1- “Try to exclude the possibility of suffering which the order of nature and the existence of free-wills involve, and you find that you have excluded life itself” 2-“Love, in its own nature, demands the perfecting of the beloved.” 3-“Love may forgive all infirmities and love still in spite of them: but Love cannot cease to will their removal.” 4-“The human spirit will not even begin to try to surrender self-will as long as all seems to be well with it. Now error and sin both have this property, that the deeper they are the less their victim suspects their existence; they are masked evil. Pain is unmasked, unmistakable evil; every man knows that something is wrong when he is being hurt.” 5-“We can ignore even pleasure. But pain insists upon being attended to. God whispers to us in our pleasures, speaks in our conscience, but shouts in our pains: it is his megaphone to rouse a deaf world.”

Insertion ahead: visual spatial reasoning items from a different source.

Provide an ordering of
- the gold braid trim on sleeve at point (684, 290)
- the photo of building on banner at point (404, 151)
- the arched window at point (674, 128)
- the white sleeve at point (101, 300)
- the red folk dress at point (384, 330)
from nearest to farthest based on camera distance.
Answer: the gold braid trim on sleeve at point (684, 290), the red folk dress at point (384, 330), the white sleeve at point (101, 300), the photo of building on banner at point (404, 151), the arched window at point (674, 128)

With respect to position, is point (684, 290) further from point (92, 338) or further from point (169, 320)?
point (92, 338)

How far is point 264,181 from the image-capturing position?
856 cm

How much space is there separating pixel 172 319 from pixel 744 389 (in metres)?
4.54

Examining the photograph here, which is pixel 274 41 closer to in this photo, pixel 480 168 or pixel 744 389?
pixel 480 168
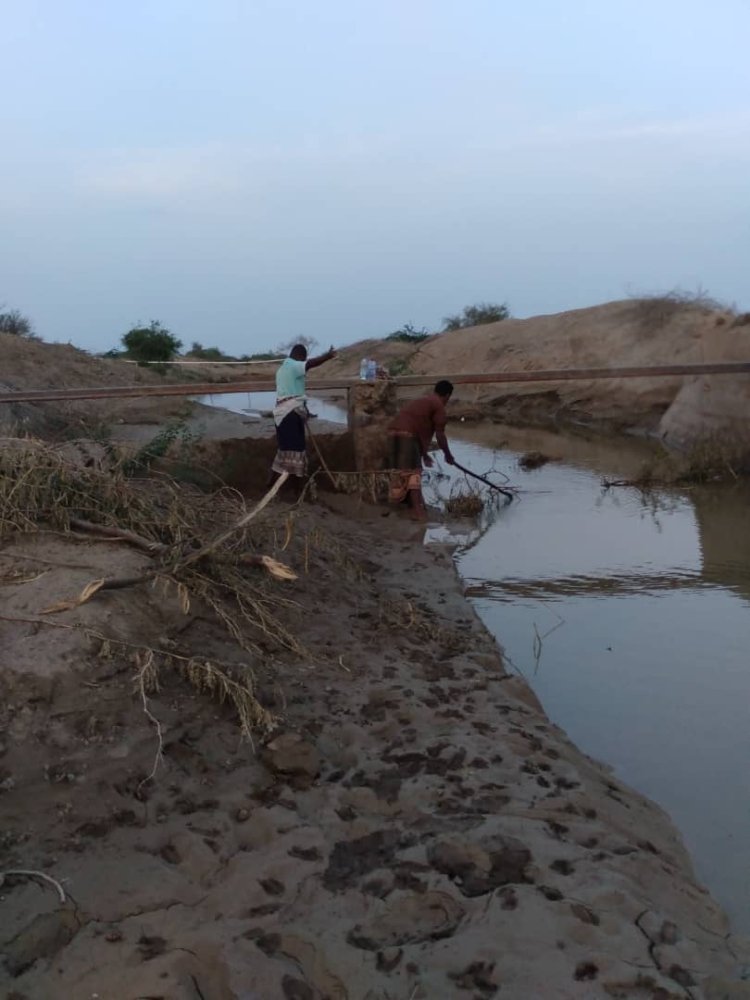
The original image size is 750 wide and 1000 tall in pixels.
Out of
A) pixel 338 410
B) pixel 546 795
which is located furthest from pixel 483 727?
pixel 338 410

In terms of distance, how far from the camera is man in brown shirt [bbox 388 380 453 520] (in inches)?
368

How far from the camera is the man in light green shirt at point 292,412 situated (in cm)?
865

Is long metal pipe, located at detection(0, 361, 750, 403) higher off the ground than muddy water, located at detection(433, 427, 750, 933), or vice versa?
long metal pipe, located at detection(0, 361, 750, 403)

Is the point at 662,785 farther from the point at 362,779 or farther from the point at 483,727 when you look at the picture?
the point at 362,779

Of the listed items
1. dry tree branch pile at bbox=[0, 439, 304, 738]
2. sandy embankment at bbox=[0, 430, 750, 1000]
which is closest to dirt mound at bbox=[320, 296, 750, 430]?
dry tree branch pile at bbox=[0, 439, 304, 738]

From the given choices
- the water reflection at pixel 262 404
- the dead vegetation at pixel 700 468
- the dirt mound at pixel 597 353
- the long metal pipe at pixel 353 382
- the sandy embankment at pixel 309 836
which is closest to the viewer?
the sandy embankment at pixel 309 836

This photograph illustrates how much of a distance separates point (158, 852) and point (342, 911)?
577 mm

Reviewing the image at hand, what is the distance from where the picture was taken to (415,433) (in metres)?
9.51

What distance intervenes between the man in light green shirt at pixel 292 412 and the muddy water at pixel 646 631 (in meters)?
1.56

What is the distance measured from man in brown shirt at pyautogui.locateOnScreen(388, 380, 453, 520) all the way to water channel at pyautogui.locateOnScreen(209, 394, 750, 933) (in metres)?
0.50

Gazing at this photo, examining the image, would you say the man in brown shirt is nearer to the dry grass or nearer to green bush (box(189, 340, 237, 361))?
the dry grass

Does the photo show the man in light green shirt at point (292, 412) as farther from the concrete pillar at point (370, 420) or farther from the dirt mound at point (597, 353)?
the dirt mound at point (597, 353)

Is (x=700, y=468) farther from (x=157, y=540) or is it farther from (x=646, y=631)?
(x=157, y=540)

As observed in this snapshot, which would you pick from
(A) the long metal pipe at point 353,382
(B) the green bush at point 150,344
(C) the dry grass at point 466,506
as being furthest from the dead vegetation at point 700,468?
(B) the green bush at point 150,344
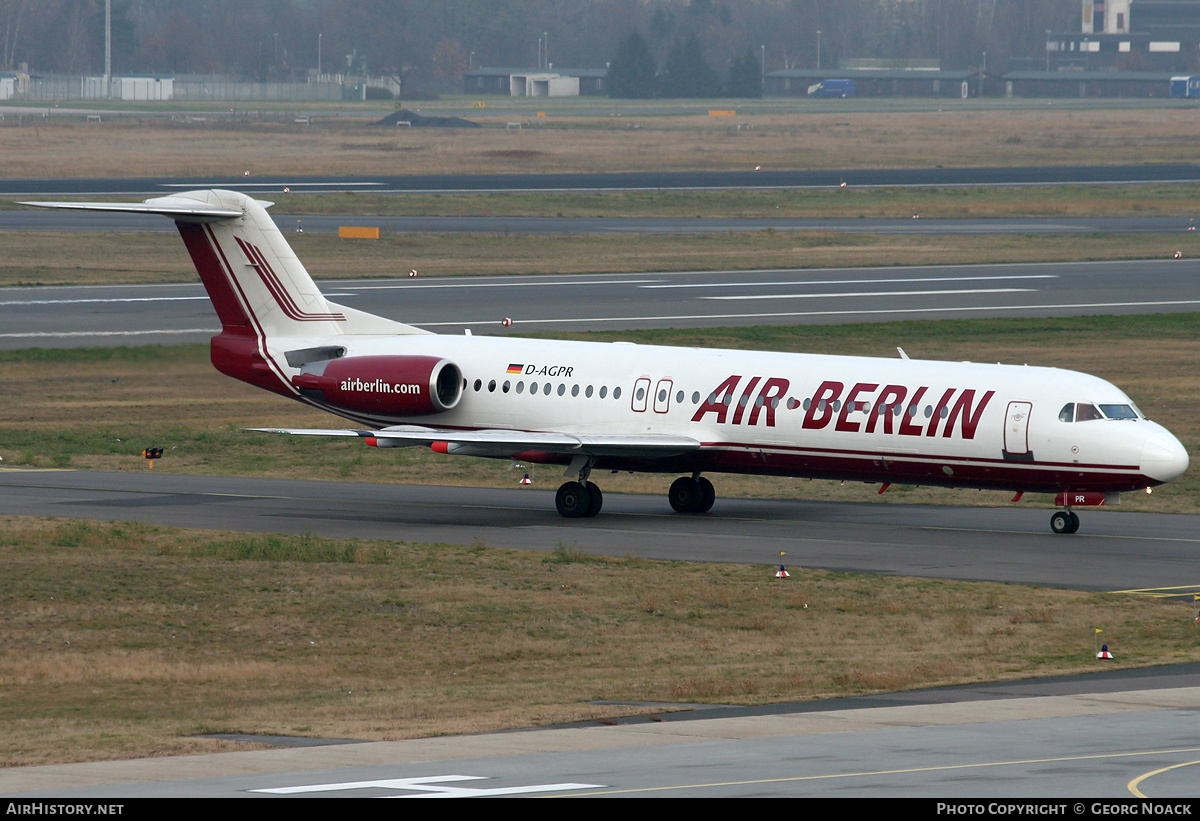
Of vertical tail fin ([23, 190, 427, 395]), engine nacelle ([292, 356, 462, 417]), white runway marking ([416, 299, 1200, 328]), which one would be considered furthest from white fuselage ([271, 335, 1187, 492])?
white runway marking ([416, 299, 1200, 328])

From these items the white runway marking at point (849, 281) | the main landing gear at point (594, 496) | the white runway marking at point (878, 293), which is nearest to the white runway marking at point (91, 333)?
the white runway marking at point (878, 293)

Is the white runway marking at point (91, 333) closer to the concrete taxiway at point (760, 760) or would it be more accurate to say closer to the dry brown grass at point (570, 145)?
the concrete taxiway at point (760, 760)

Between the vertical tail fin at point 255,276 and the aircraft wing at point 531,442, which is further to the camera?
the vertical tail fin at point 255,276

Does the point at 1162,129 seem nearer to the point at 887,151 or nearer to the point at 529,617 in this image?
the point at 887,151

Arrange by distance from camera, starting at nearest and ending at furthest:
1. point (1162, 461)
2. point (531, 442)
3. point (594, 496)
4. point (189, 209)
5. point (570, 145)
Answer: point (1162, 461) → point (531, 442) → point (594, 496) → point (189, 209) → point (570, 145)

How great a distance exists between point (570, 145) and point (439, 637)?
13391 cm

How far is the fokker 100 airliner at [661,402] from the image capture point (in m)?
33.6

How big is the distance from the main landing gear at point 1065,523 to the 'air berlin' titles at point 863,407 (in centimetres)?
256

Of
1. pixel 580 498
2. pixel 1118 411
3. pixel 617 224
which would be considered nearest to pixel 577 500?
pixel 580 498

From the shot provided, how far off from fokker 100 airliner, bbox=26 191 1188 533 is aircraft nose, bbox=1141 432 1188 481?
0.03 m

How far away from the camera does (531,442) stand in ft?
119

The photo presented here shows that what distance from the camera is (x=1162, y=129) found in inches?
Answer: 7190

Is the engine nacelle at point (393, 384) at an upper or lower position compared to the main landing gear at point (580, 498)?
upper

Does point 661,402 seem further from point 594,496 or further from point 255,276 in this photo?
point 255,276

― C.S. Lewis, The Problem of Pain

I am going to ask you to use your Holy imagination, picture yourself standing next to God.  It is just the two of you and you are looking down at the book we call time.  You can see all of eternity spread out before you like a map on the table - and you see your own course through time, you see the good and the bad things that entered your life here on earth and you see the ripple of effect that they had throughout your life, your children's lives, your spouses life, your extended family, your close friends, the people that you work and play and worship with, your acquaintances, your facebook friends of friends, even the lady behind you in the checkout line or the man you passed on the street - seeing all of this, and seeing God's action, or non-action, on your behalf.
Should I ever see this,  I believe that I would agree that the joy, the loved ones, the triumphs, as well as the heart break, the tragedy, and even my darkest days, were all worth it, all part of the plan, and that God's plan was good.